As guerras e os anos se seguiram, e também as namoradas insanas e os
empregos, tolos e insanos. Como alguém repassa duas ou três décadas
de desperdício? Num estalar de dedos. É fácil. Os anos estão aí
para serem desperdiçados.
Graças
ao meu jeito de louco quando bebo acabei por me tornar o maluco da
cidade. Um professor universitário me convidou para ir a sua casa e
depois de um belo jantar, com vinho que não parava de jorrar, se
iniciou uma discussão sobre arte e poesia, que são duas coisas que
em geral me desagradam. Foi quando me levantei e arrebentei com seu
closet chinês e, não sei bem como, isso foi creditado como o ato de
um gênio. Tal estupidez me garantiu um trabalho como colunista para
um jornal alternativo. E era como se eu tivesse me esquecido de John
Bante. Mas de fato eu não o esquecera. Eu o havia extraviado.
Então
aí pule alguns anos perdidos... Arrumei um emprego noturno no
correio, de atendente, e, depois de onze anos e meio, esse trabalho –
como qualquer trabalho fará – estava me matando. Eu estava virado
numa pilha de nervos. Meu corpo combalido, um calafrio de agonia. Não
conseguia mais mexer meu pescoço.
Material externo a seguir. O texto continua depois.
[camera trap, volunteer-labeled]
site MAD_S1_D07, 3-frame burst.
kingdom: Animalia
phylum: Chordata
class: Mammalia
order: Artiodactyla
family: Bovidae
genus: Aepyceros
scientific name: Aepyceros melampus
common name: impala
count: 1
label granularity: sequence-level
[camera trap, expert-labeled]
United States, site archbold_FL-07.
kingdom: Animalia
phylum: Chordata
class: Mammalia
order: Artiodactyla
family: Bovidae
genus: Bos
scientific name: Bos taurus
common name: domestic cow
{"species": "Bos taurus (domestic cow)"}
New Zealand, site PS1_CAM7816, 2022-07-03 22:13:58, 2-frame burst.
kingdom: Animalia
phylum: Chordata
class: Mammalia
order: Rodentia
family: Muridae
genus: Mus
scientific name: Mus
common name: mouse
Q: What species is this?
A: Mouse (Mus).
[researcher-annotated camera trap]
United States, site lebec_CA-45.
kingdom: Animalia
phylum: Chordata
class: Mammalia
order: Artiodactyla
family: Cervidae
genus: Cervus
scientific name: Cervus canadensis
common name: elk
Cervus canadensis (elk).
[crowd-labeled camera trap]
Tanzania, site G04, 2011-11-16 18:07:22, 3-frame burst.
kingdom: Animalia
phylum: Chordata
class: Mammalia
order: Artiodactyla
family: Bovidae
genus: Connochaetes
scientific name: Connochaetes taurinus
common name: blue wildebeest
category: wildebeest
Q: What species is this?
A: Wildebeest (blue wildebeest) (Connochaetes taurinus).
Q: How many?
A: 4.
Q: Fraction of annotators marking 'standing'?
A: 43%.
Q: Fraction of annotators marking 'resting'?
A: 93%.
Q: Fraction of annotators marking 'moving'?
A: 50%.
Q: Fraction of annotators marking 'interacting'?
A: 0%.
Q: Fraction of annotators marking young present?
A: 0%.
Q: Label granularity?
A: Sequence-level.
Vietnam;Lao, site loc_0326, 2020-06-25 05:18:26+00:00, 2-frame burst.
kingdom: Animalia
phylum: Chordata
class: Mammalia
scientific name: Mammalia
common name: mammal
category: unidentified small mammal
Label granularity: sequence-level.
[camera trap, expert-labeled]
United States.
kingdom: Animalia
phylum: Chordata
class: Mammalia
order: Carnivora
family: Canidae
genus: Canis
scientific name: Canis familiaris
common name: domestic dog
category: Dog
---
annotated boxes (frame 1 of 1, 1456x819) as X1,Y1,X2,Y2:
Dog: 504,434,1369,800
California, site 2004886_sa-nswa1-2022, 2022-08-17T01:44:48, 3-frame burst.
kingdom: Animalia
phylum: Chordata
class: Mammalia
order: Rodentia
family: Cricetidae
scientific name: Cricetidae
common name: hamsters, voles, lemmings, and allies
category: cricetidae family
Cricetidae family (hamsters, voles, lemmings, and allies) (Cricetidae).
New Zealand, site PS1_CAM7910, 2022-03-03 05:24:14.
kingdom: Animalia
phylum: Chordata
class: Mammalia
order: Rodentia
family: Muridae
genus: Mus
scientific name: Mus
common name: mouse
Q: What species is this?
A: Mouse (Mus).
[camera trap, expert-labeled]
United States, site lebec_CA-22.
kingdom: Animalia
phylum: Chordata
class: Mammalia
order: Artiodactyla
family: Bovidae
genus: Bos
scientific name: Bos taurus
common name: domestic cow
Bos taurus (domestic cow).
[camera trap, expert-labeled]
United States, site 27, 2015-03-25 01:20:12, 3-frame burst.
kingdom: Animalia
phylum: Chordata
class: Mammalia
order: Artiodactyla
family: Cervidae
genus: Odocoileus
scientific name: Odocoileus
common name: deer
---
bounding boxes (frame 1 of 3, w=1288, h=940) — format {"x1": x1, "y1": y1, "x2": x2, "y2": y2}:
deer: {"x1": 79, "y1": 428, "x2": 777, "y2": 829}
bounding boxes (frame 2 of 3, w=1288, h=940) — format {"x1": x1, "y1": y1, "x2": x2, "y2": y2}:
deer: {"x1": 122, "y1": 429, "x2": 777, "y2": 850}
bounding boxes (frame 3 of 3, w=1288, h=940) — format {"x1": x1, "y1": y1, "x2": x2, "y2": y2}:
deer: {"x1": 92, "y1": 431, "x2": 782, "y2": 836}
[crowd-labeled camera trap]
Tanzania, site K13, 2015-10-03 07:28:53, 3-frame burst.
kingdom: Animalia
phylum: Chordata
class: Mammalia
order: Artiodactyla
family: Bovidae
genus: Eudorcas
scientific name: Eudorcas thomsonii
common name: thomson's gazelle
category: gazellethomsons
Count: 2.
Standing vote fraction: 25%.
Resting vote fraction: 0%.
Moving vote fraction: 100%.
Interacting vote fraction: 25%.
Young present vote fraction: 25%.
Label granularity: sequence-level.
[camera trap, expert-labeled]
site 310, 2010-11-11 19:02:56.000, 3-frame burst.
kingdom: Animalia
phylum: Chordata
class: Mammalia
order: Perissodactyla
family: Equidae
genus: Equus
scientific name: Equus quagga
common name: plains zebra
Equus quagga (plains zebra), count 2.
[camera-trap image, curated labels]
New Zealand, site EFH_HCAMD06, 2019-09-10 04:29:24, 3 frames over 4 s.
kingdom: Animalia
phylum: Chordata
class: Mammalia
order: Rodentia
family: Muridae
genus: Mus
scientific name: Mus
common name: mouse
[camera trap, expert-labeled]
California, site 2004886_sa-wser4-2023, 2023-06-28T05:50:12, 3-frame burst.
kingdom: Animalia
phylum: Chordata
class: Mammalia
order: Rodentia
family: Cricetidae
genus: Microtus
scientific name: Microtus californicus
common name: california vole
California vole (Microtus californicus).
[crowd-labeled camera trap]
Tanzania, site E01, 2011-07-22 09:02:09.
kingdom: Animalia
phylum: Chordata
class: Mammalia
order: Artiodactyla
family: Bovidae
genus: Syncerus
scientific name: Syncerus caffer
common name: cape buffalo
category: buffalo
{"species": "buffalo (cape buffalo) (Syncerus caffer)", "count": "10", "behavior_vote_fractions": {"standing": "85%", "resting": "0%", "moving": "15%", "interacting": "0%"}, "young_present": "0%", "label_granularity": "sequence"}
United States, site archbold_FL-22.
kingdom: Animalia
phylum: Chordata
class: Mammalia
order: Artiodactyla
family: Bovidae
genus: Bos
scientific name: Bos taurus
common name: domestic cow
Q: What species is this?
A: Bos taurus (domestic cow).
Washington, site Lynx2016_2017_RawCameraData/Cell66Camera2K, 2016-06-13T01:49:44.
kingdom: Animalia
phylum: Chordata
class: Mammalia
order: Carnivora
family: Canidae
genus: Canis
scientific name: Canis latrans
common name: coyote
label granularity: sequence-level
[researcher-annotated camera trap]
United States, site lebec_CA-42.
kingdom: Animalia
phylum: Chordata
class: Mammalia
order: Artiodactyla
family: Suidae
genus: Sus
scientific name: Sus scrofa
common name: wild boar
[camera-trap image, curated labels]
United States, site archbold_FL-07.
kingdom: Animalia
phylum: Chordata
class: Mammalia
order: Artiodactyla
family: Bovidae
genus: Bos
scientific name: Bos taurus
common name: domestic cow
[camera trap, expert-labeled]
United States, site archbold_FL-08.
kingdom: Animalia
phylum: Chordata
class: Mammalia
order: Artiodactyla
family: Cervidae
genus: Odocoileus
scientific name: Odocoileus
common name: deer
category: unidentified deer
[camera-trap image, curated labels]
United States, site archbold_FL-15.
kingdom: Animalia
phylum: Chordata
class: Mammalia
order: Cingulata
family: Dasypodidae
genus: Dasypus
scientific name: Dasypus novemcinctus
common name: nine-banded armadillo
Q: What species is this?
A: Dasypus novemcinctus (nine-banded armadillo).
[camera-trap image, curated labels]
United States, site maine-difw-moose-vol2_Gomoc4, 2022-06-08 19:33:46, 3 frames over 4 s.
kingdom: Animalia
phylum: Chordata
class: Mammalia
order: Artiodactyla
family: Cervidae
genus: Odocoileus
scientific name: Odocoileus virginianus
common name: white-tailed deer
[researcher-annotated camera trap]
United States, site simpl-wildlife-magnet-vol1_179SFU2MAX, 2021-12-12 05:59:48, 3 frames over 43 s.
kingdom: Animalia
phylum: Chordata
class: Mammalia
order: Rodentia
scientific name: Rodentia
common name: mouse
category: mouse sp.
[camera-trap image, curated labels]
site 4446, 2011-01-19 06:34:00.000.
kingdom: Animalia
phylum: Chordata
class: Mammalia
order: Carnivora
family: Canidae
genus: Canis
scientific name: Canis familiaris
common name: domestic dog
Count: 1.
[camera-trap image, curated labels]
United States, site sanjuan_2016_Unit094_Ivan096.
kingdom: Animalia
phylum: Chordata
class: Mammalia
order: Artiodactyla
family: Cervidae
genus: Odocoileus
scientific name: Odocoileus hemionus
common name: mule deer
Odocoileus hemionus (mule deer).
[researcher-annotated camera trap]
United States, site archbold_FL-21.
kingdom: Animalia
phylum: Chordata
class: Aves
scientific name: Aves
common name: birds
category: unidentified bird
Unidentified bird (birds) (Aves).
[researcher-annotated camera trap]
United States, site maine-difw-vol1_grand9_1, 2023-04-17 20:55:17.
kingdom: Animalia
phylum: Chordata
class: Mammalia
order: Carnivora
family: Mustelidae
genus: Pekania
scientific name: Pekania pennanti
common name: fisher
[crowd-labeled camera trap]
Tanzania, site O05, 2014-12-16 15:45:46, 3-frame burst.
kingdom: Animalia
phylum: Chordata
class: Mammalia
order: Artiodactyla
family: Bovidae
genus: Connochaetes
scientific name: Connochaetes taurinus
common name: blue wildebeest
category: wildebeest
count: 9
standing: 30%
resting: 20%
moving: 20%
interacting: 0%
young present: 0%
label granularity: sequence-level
Se alguém tocava em mim, rajadas
de dor varriam meu corpo. Nenhum dos outros atendentes tinha
consciência disso. Eu era o cara bacana, o bufão, conversava com os
caras mais malvados e ficava nessas conversas furadas todas as
noites, e geralmente eu ganhava na garganta, mas tudo não passava de
uma proteção, de uma cortina de fumaça: eu estava morrendo.
Certa
noite, dirigia para casa, depois das costumeiras três horas e meia
de horas extras. Havia recebido uma série de multas e já recebera
um aviso do departamento de trânsito de que estavam considerando
caçar minha carteira. Os policiais me mantinham amedrontado. Então
tive que fazer uma curva para a esquerda. Não tinha pisca-pisca no
meu antigo carro. Movi meu braço direito, com alguma dificuldade, em
direção à janela para sinalizar que dobraria à esquerda. A dor me
atacou como se tivesse sido liberada por uma torneira. E percebi que
o máximo que conseguiria mover meu braço seria suficiente apenas
para colocar uma parte da minha mão para fora da janela. Apenas a
mão, nada do braço. E me vi fazendo isso como se eu fosse duas
pessoas – uma que assistisse à outra. Ergui um dos dedos daquela
mão na direção da noite, um dedinho de nada, e com a outra mão
girei o volante para fazer a curva para a esquerda. E então comecei
a rir, tudo aquilo era estúpido demais, estava deixando com que me
matassem. Mas a risada foi boa, daquelas que aliviam a gente. E
então, enquanto seguia guiando, intuí que precisava dar o fora.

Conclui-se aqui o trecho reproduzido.